Agbogbloshie, a neighborhood of Accra, Ghana, is where European gadgets go to die. Ghana imports some 237,000 tons of computers, cell phones, televisions and other electronics annually, mostly from Europe, making Agbogbloshie one of the largest e-waste dumps in Africa. It may already be the dirtiest. The site has earned the dubious distinction of joining Chernobyl and the industrial hub of Noril'sk, Russia, on the Blacksmith Institute's list of the world's 10 most polluted places. Workers at Agbogbloshie burn insulated electrical cables to recover the valuable copper inside, releasing lead and other heavy metals in the process.

“Everybody wants a laptop, wants the modern devices,” Jack Caravanos, a professor at the City University of New York School of Public Health and a Blacksmith technical adviser, said during a press conference last November. “Stopping e-waste is proving very complicated and difficult.”

The Blacksmith Institute, along with Green Cross Switzerland, compiled the new rankings after surveying more than 2,000 sites in 49 countries. The organizations estimate that toxic pollution threatens the health of more than 200 million people in the developing world.

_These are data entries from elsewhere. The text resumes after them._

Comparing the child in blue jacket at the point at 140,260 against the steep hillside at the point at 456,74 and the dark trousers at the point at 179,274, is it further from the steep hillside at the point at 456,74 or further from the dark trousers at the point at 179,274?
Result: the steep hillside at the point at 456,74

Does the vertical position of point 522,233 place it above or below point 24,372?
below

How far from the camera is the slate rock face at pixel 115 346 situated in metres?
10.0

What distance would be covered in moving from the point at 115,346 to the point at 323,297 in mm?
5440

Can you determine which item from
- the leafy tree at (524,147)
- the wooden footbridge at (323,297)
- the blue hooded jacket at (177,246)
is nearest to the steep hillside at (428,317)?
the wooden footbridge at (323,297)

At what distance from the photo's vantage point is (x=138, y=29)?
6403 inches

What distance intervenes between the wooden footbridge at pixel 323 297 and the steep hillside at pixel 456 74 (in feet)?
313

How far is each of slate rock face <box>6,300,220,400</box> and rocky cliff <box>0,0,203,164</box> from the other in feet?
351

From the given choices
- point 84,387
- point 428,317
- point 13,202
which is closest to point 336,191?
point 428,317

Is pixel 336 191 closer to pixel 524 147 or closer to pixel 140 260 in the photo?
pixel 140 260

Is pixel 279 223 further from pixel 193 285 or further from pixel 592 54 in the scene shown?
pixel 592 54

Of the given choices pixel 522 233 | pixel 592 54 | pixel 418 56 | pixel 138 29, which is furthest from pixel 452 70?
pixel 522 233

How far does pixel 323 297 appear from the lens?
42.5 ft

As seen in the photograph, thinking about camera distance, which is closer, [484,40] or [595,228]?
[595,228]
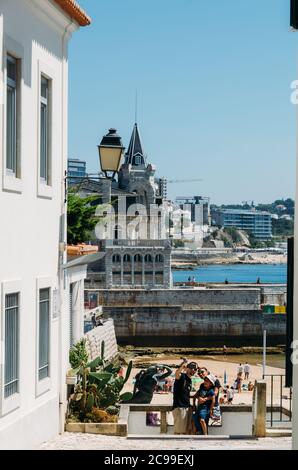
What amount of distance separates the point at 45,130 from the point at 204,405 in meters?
4.93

Several places that appeared on an earlier list, compiled in 2006, have now dropped off, thanks to cleanup efforts. In Haina, Dominican Republic, heavily lead-contaminated soil at a battery recycling center has been buried in a specialized landfill, which Blacksmith hailed as the greatest “success story” among the sites flagged in 2006. China and India have also disappeared from the top 10. The Chinese government shut down about 1,800 polluting factories in Linfen, and India has implemented a program to assess and remediate contaminated sites across the country.

Although none of the sites now listed are in the U.S., Japan or western Europe, much of the pollution stems from the lifestyles of wealthy countries, noted Stephan Robinson of Green Cross Switzerland. Some pollution comes from producing the raw materials for consumer goods. Tanneries in Bangladesh, for example, provide leather for Italian-made shoes sold in New York City or Zurich. And some pollution, as is the case in Agbogbloshie, comes from things that affluent nations no longer want.